5. Three Teammates. Three basketball players who rode along with Cousin on the night of the murders--Donald Mathieu Jr., Michael Doss and James Smith--were subpoenaed and waiting in the hall outside the courtroom during one of the last days of the trial. The boys were ready to testify that Cousin was with them, in a car, around the time the murder was occurring somewhere else. But they vanished just as defense lawyers were about to call them. Defense lawyers later found out that the boys were taken by prosecutors to the D.A.'s office across the street. Prosecutor Bryon Berry, on the stand during hearings for a new trial, explained "because of it being hot outside and so forth, some of [the boys] were relocated to the D.A.'s office.

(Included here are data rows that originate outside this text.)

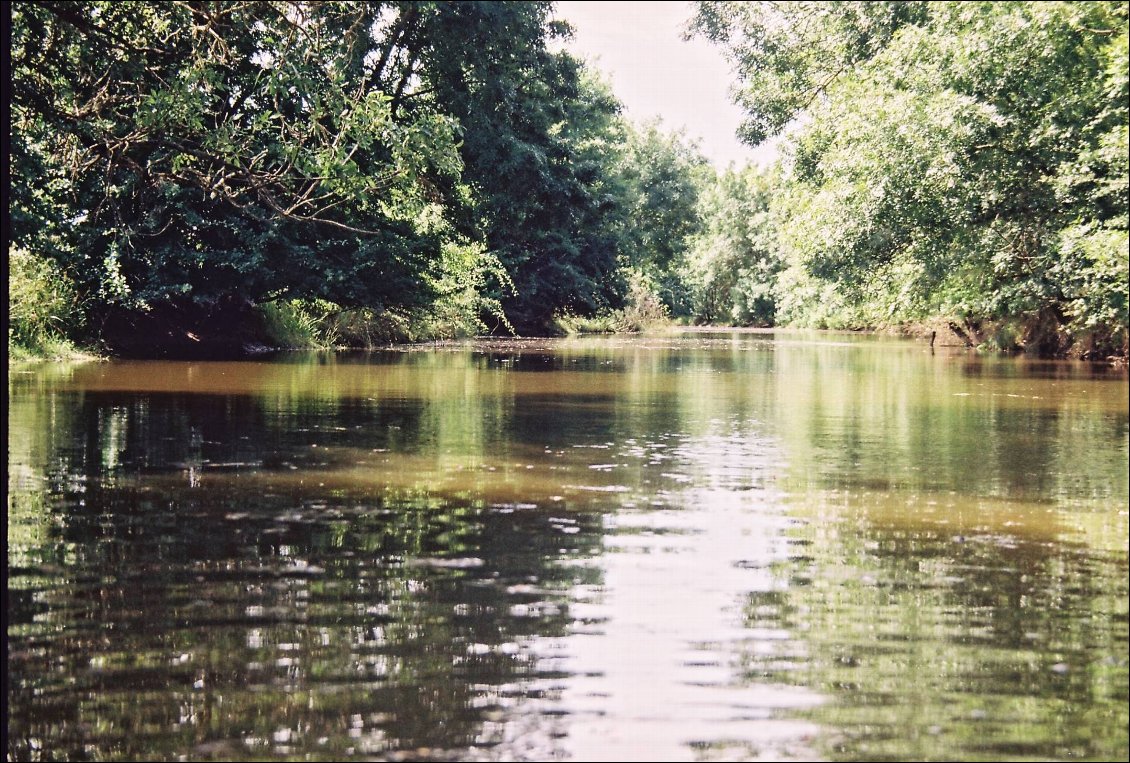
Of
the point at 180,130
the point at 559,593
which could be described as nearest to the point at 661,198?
the point at 180,130

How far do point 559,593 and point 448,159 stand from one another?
12033mm

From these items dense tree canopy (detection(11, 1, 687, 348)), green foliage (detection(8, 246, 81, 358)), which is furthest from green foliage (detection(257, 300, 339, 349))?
green foliage (detection(8, 246, 81, 358))

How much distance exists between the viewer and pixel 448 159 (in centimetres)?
1675

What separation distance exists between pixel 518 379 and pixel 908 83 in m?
11.3

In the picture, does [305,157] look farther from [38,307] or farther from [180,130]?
[38,307]

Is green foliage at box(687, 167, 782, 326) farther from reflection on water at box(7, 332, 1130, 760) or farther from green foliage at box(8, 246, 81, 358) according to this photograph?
reflection on water at box(7, 332, 1130, 760)

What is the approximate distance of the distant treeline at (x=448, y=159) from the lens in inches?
600

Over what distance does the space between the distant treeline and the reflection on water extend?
15.6 feet

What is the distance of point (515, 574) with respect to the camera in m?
5.88

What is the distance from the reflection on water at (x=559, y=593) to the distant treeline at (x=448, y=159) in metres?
4.76

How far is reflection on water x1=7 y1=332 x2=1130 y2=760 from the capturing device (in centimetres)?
380

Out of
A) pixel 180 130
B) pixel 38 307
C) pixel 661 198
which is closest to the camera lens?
pixel 180 130

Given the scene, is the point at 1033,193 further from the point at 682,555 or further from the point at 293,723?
the point at 293,723

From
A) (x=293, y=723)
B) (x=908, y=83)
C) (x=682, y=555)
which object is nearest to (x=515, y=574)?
(x=682, y=555)
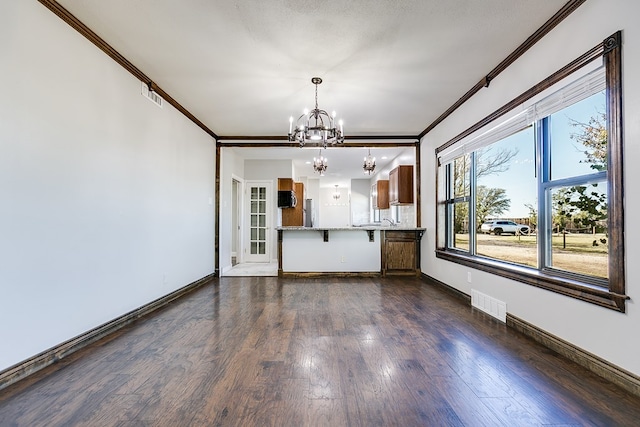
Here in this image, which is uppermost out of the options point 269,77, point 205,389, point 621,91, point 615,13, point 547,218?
point 269,77

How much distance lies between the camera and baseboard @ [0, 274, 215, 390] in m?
1.92

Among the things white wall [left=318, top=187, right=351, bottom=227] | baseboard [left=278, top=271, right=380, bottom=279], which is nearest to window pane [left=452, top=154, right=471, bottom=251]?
baseboard [left=278, top=271, right=380, bottom=279]

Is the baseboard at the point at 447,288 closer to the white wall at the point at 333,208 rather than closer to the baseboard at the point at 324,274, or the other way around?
the baseboard at the point at 324,274

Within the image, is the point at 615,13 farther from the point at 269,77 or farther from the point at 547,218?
the point at 269,77

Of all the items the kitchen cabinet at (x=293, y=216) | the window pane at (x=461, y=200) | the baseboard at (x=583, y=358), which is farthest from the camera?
the kitchen cabinet at (x=293, y=216)

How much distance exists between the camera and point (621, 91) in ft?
6.19

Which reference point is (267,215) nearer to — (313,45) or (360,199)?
(360,199)

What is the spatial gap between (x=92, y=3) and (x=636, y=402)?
4272 millimetres

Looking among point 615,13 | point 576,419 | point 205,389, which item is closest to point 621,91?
point 615,13

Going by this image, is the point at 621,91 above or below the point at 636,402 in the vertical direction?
above

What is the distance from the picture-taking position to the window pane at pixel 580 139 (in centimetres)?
217

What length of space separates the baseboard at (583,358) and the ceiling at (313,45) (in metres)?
2.46

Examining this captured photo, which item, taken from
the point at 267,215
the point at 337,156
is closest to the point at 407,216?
the point at 337,156

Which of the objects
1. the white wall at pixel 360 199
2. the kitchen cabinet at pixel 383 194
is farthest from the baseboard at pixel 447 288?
the white wall at pixel 360 199
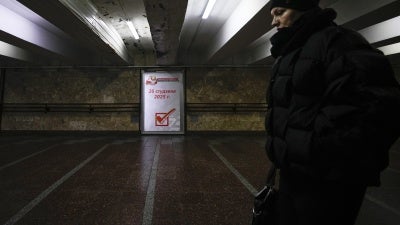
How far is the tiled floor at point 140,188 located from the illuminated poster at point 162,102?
3.96m

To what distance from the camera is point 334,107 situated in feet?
3.10

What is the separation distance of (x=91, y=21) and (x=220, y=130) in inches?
268

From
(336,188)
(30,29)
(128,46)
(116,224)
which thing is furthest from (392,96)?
(128,46)

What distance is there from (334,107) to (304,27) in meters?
0.39

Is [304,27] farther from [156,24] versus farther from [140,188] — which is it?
[156,24]

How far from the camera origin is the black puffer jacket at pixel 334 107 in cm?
89

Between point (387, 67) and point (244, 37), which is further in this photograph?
point (244, 37)

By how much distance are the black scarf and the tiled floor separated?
2047 millimetres

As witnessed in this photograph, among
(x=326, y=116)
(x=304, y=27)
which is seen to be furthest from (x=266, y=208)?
(x=304, y=27)

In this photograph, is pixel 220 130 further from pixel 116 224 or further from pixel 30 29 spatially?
pixel 116 224

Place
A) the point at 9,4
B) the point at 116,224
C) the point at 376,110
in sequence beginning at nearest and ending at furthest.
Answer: the point at 376,110
the point at 116,224
the point at 9,4

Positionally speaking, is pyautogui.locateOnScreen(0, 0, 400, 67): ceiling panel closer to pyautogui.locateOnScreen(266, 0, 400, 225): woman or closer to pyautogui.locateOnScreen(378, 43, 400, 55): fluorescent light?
pyautogui.locateOnScreen(378, 43, 400, 55): fluorescent light

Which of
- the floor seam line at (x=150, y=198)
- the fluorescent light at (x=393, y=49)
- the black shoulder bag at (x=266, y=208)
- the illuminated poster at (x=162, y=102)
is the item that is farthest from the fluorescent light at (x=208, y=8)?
the fluorescent light at (x=393, y=49)

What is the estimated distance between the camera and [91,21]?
488 centimetres
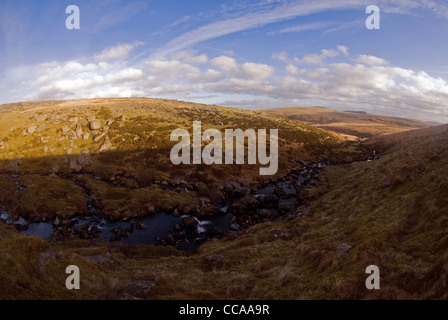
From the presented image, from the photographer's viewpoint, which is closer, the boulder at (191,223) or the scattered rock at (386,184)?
the scattered rock at (386,184)

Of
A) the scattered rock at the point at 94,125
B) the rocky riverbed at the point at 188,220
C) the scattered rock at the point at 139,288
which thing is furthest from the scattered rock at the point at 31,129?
the scattered rock at the point at 139,288

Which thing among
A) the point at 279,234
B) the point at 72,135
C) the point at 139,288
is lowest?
the point at 279,234

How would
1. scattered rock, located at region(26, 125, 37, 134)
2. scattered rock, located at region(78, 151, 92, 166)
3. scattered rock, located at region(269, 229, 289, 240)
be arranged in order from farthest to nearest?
1. scattered rock, located at region(26, 125, 37, 134)
2. scattered rock, located at region(78, 151, 92, 166)
3. scattered rock, located at region(269, 229, 289, 240)

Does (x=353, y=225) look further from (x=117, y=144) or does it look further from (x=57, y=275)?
(x=117, y=144)

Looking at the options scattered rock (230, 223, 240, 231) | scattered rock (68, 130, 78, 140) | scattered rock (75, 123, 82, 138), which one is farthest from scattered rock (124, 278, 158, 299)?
scattered rock (75, 123, 82, 138)

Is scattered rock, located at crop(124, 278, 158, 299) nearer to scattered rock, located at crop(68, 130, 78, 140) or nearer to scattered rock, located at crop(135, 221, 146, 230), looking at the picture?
scattered rock, located at crop(135, 221, 146, 230)

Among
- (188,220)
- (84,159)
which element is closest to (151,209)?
(188,220)

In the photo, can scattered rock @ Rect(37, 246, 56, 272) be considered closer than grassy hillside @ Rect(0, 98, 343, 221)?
Yes

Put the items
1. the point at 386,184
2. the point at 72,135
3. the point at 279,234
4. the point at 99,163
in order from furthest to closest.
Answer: the point at 72,135 < the point at 99,163 < the point at 386,184 < the point at 279,234

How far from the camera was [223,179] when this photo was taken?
162ft

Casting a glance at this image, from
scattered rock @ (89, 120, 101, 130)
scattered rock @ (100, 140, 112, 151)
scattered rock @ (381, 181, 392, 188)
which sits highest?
scattered rock @ (89, 120, 101, 130)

There's air conditioning, and it's more convenient for them to sit." One problem with that excuse: the trial took place during one of the coldest Januarys in New Orleans history.

THE PROSECUTION

Harry Connick Sr., New Orleans' district attorney and the father of actor-jazzman Harry Connick Jr., puts on a show of his own a few times a month at local jazz clubs. He croons standards like Tin Roof Blues and Up the Lazy River, sometimes threatens to put the band in jail and, as a local lawyer puts it, "shakes his booty" at the audience. It's a loose show. Some lawyers in town say Connick has been running a loose show at the office as well.